Elevated D-dimer is known as predictor for severity of SARS-CoV2-infection. Increased D-dimer is associated with thromboembolic complications, but it is also a direct consequence of the acute lung injury seen in COVID-19 pneumonia.

OBJECTIVES

To evaluate the rate of persistent elevated D-dimer and its association with thromboembolic complications and persistent ground glass opacities (GGO) after recovery from COVID-19.

METHODS

In this post hoc analysis of a prospective multicenter trial, patients underwent blood sampling, measurement of diffusion capacity, blood gas analysis, and multidetector computed tomography (MDCT) scan following COVID-19. In case of increased D-dimer (>0,5 μg/ml), an additional contrast medium-enhanced CT was performed in absence of contraindications. Results were compared between patients with persistent D-dimer elevation and patients with normal D-dimer level.

RESULTS

129 patients (median age 48.8 years; range 19-91 years) underwent D-Dimer assessment after a median (IQR) of 94 days (64-130) following COVID-19. D-dimer elevation was found in 15% (19/129) and was significantly more common in patients who had experienced a severe SARS-CoV2 infection that had required hospitalisation compared to patients with mild disease (p = 0.049). Contrast-medium CT (n = 15) revealed an acute pulmonary embolism in one patient and CTEPH in another patient.

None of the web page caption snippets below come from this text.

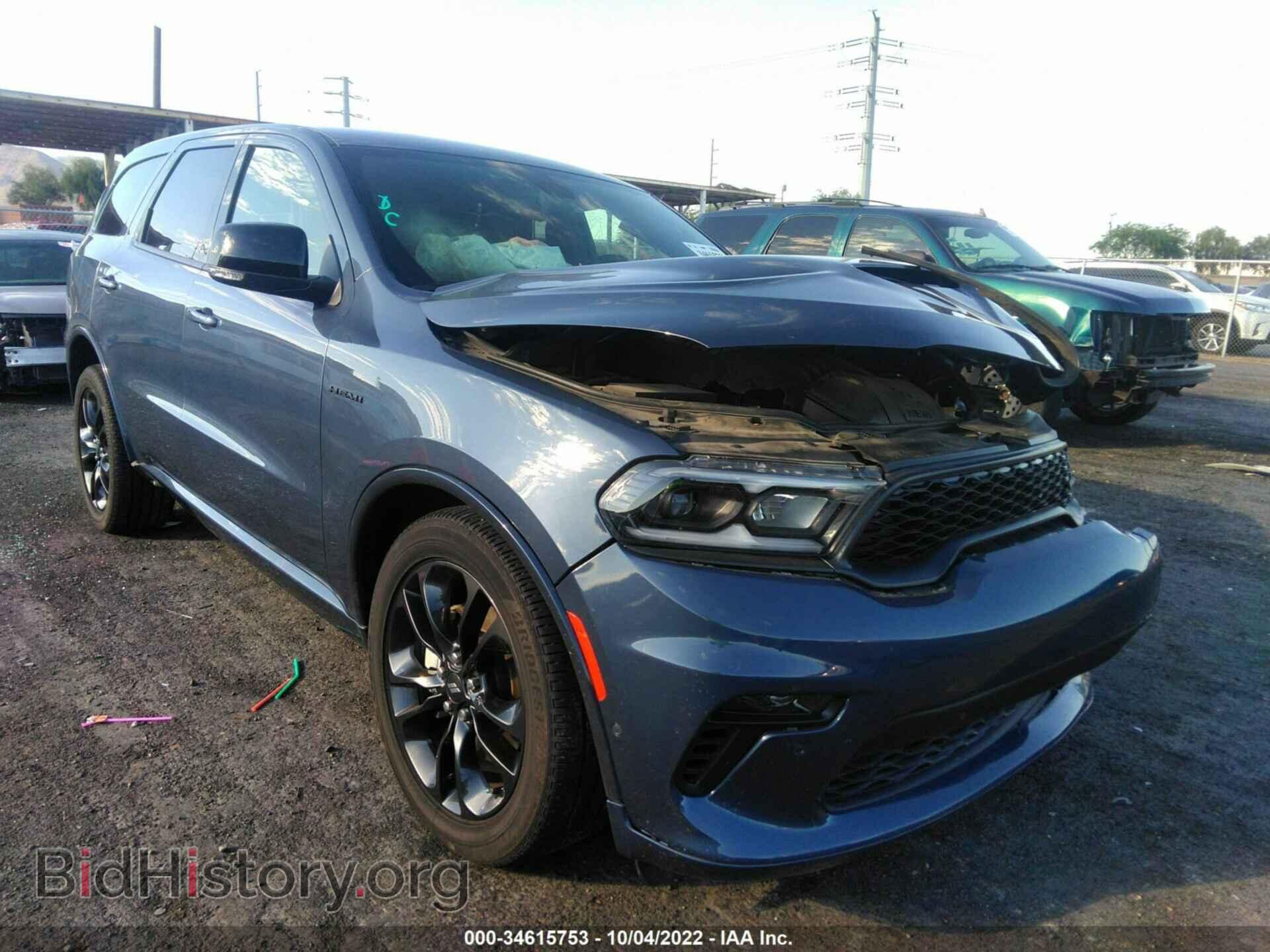 Photo 1C4SDHCT0MC749676 - DODGE DURANGO 2021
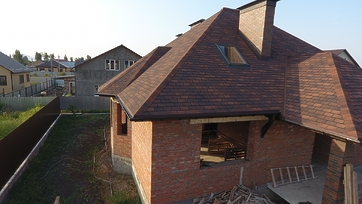 Гибкая черепица Premium, Женева, Кофе - 26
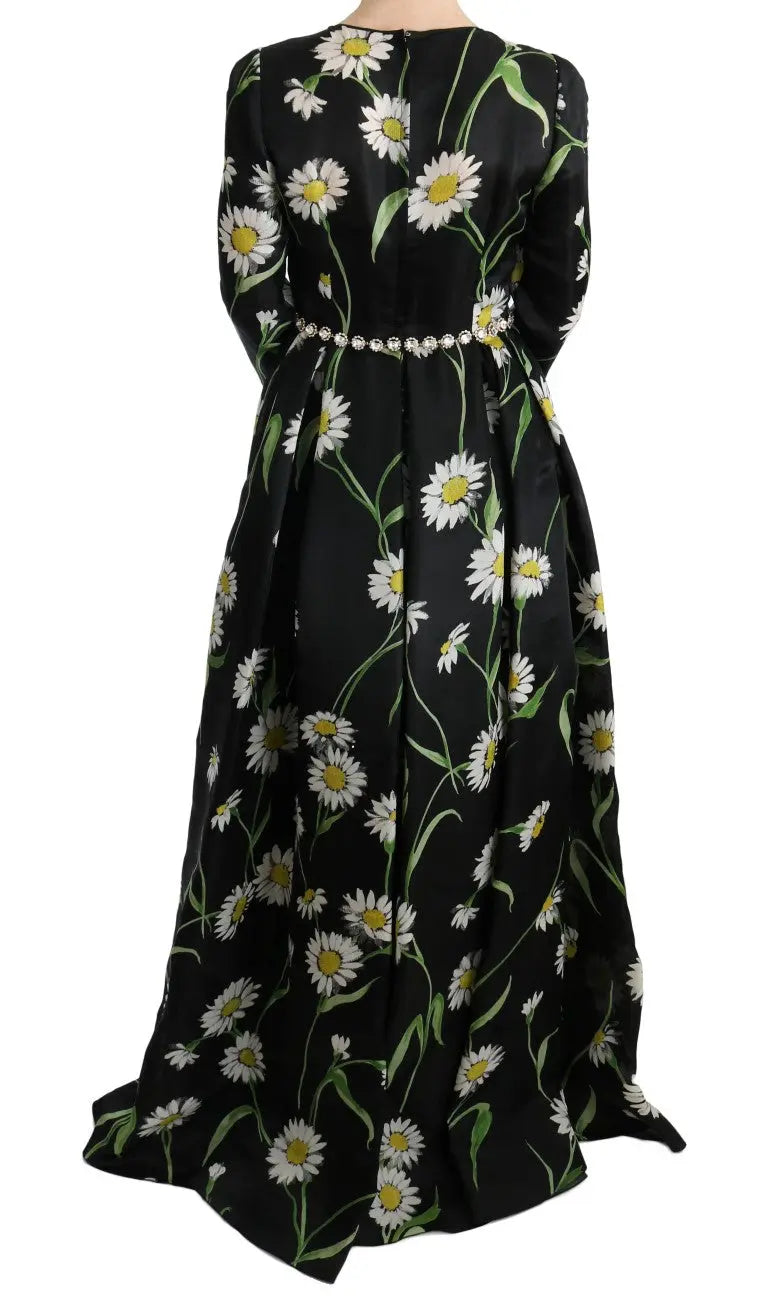 Robe Dolce & Gabbana Maxi noire Dolce & Gabbana
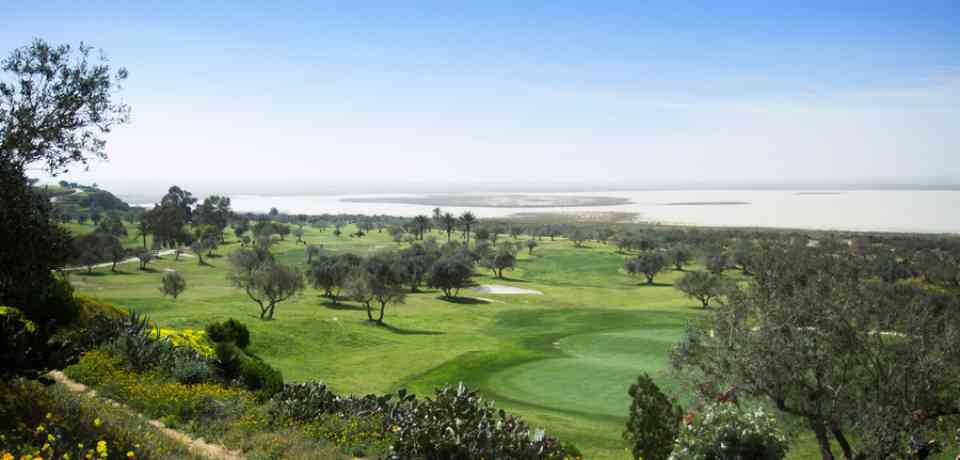Flamingo Golf Course em Monastir na Tunísia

A significant lower mean pO2 (p = 0.015) and AaDO2 (p = 0.043) were observed in patients with persistent D-Dimer elevation, but the rate of GGO were similar in both patient groups (p = 0.33).

CONCLUSION

In 15% of the patients recovered from COVID-19, persistent D-dimer elevation was observed after a median of 3 months following COVID-19. These patients had experienced a more severe COVID and still presented more frequently a lower mean pO2 and AaDO2.

摘要

背景

升高的 D-二聚体被认为是 SARS-CoV2 感染严重程度的预测指标。升高的 D-二聚体与血栓栓塞并发症有关,但它也是 COVID-19 肺炎中急性肺损伤的直接后果。

目的

评估从 COVID-19 康复后持续升高的 D-二聚体的发生率及其与血栓栓塞并发症和持续磨玻璃影(GGO)的关系。

方法

在这项前瞻性多中心试验的事后分析中,患者在 COVID-19 后接受血液采样、弥散能力测量、血气分析和多排螺旋 CT(MDCT)扫描。如果 D-二聚体升高(>0.5μg/ml),且无禁忌证,行额外的对比剂增强 CT。比较持续 D-二聚体升高患者和 D-二聚体正常患者的结果。

结果

129 例患者(中位年龄 48.8 岁;范围 19-91 岁)在 COVID-19 后中位(IQR)94 天(64-130)接受 D-二聚体评估。15%(19/129)的患者发现 D-二聚体升高,与轻症患者相比,需要住院治疗的严重 SARS-CoV2 感染患者 D-二聚体升高更为常见(p=0.049)。对比剂 CT(n=15)发现 1 例急性肺栓塞和 1 例 CTPE。持续 D-二聚体升高患者的平均 pO2(p=0.015)和 AaDO2(p=0.043)显著降低,但两组患者的 GGO 发生率相似(p=0.33)。

结论

在 COVID-19 康复的 15%的患者中,在 COVID-19 后中位数为 3 个月时观察到持续的 D-二聚体升高。这些患者经历了更严重的 COVID,仍然更频繁地表现出较低的平均 pO2 和 AaDO2。